Abruptamente, Elisa se separó de Cornelius y lo miró con fijeza.
—¡Dios mío! ¡¿Qué estamos haciendo?!
—Elisa…
Casi sintió dolor al separarse de él. Pero lo hizo, retrocedió unos pasos lentamente, se dio la vuelta y echó a correr. Sus pies se enredaron con la maleza; las agujas y las espinas le rasgaron la piel, el sol la abrasó de un modo implacable.
No llegó demasiado lejos, pues muy pronto la venció el agotamiento. El agotamiento… y la confusión.
—Elisa…
Cornelius la había seguido, pero ahora mantuvo la distancia. No volvió a abrazarla y, en silencio, ella le dio las gracias y al mismo tiempo lo maldijo por no hacerlo.
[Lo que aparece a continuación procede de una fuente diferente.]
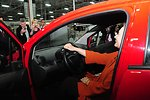 Secretary Clinton Sits Behind the Wheel of a Chevrolet Spark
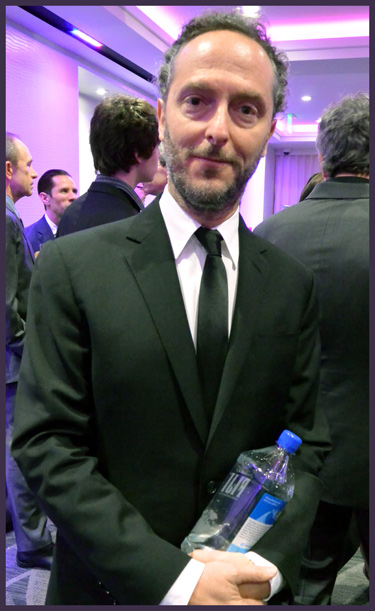 "Third-time LAFCA winner for Best Cinematography (this year for ""Gravity""), Emmanuel Lubezki poses with his prized bottle of water."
—Ah, Elisa… —empezó diciendo él otra vez—. Elisa. —Por un momento no pudo decir otra cosa que su nombre. Entonces otras palabras salieron de su boca—. Sé que he esperado demasiado. Me dejé llevar durante mucho tiempo por los caprichos de mi tío. Todo es culpa mía. Cuando por fin os encontré, ya era demasiado tarde. Pero tienes que saber una cosa: vine hasta aquí solo por ti y me he quedado por ti. ¡Jamás quise atormentarte con mi presencia! ¡Solo quería hacerte feliz! Tal vez fue un cálculo fallido, pero…
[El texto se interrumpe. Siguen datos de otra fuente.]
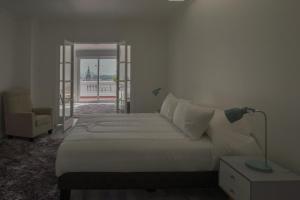 Cama o camas de una habitación en Downey Mozó Plaza de Armas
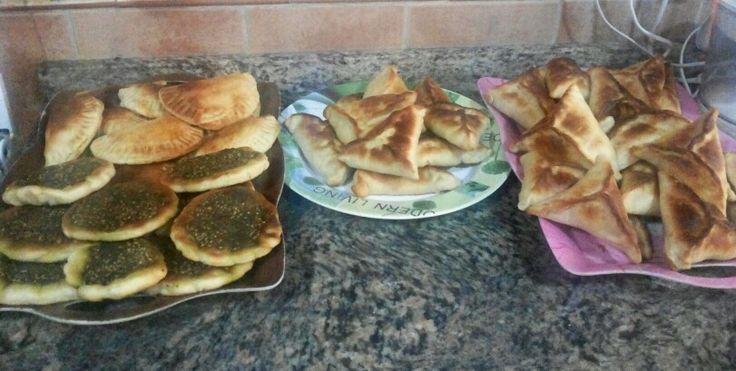 Mix baked savoury pies (fatayer) ... spinich pies, cheese pies, beef sambosa, and za'atar mana'esh.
Las ansias por besarlo de nuevo, por sentir su boca, sus mejillas, su frente, sus ojos, fueron más poderosas. El calor que recorrió su cuerpo solo de pensarlo fue casi insoportable. Nunca había sentido un calor semejante en las noches que había pasado con Lukas, esas noches tranquilas, oscuras, con abrazos rápidos, no del todo desagradables, pero siempre tímidos. Con Lukas se sentía arropada, pero sus labios nunca habían ardido de aquel modo, nunca todo su ser había clamado por él, jamás se había apoderado de ella esa lujuria, esos deseos de abrazarlo y de derretirse con él. El calor abarcó todo su cuerpo, le recorrió la espalda, endureció sus pechos, hizo que las piernas le temblaran y sintió un nudo en la boca del estómago.
Su voz, por el contrario, sonó fría y sobria cuando volvió a hablar.
—Esto no puede volver a pasar jamás. ¿Me oyes? ¡Jamás!
Cornelius bajó la mirada.
—Si quieres que desaparezca de tu vida, me marcharé. No sabría adónde ir, pero me marcharé.
Solo pensar en esa posibilidad hizo que a Elisa se le saltaran las lágrimas.
—No —suspiró ella—. ¡No! Es solo que no debemos besarnos nunca más, no debemos permitirnos, nunca más, un instante de debilidad. Pero no deberías irte. ¡Tienes que quedarte a mi lado! Ah, Cornelius… Yo no podría vivir sin ti.
Ella pasó junto a él sin mirarlo a los ojos. El calor se desvaneció. Todo en ella, todo lo que hacía un momento había clamado, hambriento, por recibir más, parecía haber adquirido la rigidez de una piedra.